In the field of neuropeptide research, delta-sleep-inducing peptide (DSIP, CAS 62568-57-4) has long retained an air of "controversial allure". First isolated and identified from the cerebral venous blood of rabbits by a Swiss research team in 1977, this small-molecule peptide composed of 9 amino acids (molecular formula: C₃₅H₄₈N₁₀O₁₅; molecular weight: 848.81) has far transcended its singular label as a "sleep inducer", emerging as a research hotspot spanning sleep regulation, neuroprotection, and other domains.

Its association with sleep remains the core of research, yet the conclusions are layered and nuanced. Early studies demonstrated that DSIP can alter sleep architecture: administration in cats subjected to 72 hours of rapid eye movement (REM) sleep deprivation significantly reduced wakefulness and light slow-wave sleep, while increasing the duration of deep slow-wave sleep—without affecting total sleep time. However, other research indicates that DSIP itself is not a specific sleep-promoting substance; instead, its structural analogs more readily exhibit slow-wave sleep-promoting activity, rendering its mechanism of sleep regulation an unsolved puzzle to this day.

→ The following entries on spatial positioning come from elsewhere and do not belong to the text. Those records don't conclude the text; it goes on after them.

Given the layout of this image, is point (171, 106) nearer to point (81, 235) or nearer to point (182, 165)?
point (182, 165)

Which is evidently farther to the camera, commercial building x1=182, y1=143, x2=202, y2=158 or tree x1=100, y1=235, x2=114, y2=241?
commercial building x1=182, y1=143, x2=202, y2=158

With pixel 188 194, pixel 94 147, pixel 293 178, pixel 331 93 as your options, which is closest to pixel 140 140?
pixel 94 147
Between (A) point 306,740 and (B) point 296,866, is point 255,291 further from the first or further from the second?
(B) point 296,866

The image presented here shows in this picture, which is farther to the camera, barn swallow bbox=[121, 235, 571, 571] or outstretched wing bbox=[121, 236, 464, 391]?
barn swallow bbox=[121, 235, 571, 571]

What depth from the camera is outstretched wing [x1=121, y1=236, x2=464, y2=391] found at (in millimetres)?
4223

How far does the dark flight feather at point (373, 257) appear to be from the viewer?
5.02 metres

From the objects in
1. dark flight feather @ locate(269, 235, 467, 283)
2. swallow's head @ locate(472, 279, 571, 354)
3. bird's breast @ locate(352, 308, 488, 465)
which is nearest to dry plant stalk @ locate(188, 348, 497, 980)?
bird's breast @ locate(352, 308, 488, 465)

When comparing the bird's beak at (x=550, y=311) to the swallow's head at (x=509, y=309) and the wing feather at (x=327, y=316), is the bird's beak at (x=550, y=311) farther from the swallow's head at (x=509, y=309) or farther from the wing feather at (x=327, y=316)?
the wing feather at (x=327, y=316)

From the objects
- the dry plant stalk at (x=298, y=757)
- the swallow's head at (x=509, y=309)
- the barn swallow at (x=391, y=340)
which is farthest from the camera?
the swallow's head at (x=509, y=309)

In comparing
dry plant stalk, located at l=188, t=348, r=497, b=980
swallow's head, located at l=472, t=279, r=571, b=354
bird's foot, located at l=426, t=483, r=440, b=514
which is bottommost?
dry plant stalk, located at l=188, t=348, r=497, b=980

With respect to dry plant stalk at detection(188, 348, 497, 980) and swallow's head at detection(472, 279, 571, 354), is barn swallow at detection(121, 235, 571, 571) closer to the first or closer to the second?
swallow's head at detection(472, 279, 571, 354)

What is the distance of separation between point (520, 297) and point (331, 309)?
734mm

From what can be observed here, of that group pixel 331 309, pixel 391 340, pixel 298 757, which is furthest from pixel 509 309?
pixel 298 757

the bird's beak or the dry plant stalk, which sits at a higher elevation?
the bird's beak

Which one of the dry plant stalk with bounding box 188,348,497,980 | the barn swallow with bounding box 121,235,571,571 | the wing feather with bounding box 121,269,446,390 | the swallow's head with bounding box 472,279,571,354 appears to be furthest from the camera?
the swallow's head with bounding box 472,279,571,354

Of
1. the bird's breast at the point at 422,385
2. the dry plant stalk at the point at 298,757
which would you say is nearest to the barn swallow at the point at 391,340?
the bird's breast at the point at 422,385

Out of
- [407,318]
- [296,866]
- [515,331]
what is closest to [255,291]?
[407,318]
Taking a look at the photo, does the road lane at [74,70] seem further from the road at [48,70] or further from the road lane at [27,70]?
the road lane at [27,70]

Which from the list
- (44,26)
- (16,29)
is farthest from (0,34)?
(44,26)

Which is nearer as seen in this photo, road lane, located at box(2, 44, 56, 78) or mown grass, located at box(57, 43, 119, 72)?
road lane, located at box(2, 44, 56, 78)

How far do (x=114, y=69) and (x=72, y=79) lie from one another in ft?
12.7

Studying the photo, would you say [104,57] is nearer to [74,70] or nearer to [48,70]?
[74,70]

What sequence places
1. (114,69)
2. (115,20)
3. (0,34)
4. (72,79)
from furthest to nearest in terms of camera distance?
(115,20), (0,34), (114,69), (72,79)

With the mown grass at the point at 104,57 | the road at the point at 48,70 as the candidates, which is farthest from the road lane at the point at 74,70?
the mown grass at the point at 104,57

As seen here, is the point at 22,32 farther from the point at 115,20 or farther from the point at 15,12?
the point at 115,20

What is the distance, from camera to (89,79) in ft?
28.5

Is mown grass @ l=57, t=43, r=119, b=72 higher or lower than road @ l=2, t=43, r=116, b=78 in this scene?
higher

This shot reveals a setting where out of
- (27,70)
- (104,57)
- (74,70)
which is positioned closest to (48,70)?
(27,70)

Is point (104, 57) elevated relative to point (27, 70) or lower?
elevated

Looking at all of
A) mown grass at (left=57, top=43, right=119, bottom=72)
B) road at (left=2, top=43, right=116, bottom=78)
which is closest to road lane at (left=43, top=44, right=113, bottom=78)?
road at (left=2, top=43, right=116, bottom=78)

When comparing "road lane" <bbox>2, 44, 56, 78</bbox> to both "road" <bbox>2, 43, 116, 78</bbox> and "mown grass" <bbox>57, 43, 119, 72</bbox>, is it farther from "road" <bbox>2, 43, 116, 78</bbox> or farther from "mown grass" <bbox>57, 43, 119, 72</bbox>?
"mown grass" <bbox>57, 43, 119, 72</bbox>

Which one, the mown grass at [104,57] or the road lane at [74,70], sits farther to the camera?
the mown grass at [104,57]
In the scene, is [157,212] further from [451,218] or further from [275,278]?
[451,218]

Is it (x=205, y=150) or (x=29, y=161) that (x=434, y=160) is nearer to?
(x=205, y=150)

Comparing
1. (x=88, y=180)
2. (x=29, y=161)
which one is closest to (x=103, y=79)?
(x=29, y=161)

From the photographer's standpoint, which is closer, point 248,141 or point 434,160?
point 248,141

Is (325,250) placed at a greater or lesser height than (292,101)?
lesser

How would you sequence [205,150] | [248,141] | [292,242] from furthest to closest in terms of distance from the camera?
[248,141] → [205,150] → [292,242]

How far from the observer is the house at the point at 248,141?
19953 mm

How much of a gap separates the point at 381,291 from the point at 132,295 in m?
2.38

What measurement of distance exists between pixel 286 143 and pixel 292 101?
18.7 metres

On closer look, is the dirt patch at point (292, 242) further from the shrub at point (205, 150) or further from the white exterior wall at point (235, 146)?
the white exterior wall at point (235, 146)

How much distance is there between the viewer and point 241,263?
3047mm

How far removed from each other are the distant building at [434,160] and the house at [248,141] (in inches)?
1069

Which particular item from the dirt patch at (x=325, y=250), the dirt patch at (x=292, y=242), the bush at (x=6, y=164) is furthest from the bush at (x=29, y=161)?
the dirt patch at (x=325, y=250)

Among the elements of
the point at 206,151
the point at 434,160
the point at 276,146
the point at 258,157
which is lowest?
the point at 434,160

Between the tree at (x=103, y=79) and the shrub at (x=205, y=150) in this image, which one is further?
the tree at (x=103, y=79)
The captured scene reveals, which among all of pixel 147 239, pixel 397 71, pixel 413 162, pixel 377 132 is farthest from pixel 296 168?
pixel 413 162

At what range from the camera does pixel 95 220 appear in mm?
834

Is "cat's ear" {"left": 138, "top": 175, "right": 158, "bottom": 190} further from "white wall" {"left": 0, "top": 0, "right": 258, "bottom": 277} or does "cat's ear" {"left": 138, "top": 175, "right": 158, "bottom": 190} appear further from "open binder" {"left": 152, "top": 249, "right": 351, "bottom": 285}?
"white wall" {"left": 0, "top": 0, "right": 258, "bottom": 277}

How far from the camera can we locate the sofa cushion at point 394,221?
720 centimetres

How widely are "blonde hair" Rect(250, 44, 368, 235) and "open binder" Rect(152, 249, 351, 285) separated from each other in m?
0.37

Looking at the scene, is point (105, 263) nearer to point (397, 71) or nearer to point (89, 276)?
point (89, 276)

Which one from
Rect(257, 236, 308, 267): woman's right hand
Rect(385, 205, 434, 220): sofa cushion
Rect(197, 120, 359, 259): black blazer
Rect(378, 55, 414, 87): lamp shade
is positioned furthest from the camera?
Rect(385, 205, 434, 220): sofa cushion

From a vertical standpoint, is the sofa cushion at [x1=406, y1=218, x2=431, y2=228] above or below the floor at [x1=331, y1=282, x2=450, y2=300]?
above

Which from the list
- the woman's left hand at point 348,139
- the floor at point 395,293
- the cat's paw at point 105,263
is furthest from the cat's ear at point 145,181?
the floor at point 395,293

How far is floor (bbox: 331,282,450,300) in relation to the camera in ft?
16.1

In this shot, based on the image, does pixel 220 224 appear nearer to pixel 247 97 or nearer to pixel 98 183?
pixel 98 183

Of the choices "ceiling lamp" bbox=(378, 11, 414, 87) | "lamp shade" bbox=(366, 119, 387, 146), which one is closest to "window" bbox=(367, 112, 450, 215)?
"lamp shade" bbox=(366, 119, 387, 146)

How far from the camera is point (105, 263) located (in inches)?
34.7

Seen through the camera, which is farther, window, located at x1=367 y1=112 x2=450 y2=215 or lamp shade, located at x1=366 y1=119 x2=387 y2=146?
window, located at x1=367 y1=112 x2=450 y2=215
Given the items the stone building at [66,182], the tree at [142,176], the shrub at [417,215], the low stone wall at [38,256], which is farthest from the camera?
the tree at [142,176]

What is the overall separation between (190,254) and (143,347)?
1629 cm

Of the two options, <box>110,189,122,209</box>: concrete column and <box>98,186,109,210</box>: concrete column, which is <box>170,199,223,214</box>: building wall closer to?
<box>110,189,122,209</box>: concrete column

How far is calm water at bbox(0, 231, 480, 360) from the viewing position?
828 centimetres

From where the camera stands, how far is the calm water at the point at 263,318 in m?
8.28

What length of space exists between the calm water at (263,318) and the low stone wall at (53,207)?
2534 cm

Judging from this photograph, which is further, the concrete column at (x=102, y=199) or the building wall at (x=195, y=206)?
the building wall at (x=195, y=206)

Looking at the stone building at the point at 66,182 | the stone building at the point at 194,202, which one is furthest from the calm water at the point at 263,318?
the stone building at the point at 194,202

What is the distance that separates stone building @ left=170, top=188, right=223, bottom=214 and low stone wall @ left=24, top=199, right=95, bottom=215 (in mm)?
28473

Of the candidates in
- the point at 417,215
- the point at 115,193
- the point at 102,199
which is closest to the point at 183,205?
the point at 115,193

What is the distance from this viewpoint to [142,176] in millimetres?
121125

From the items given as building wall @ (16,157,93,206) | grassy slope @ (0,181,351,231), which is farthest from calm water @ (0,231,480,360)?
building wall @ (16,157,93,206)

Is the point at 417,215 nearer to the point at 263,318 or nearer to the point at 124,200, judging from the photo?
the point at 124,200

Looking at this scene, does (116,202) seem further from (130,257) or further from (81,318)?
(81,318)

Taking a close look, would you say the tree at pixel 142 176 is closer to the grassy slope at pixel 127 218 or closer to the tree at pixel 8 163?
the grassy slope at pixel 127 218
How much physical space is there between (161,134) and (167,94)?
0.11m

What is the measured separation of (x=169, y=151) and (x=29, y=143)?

Beyond sleep research, the diverse physiological activities of DSIP have gradually been uncovered. Animal experiments have confirmed its distinct antioxidant and anxiolytic properties, with additional potential observed in antiepileptic studies: when co-administered with DSIP-12, it significantly reduces the incidence, severity, and duration of seizures in mice, while regulating the activity of cerebral electroencephalogram (EEG) delta and theta bands—providing a novel direction for the development of antiepileptic drugs.

Its neuromodulatory capacity also merits attention. Studies on rats have shown that DSIP can differentially regulate the response of emotional centers in individuals with varying stress resistance by modulating the activity of dorsal hippocampal neurons. It exerts specific control over the stimulation of brain regions associated with positive and negative emotions, suggesting that it may serve as an important tool for mood disorder research.

More uniquely, it possesses favorable bioavailability characteristics: as a peptide, it can cross the blood-brain barrier and be absorbed via the intestinal tract. This inherent advantage endows it with natural potential for clinical translation. Current research is already exploring its application in alleviating withdrawal symptoms associated with opioid drugs and alcohol.

From sleep regulation to neuroprotection, each potential of DSIP requires further empirical validation. Nevertheless, it is undeniable that this neuropeptide, which has been studied for half a century, continues to provide new dimensions for exploration in neuroscience and pharmacology research.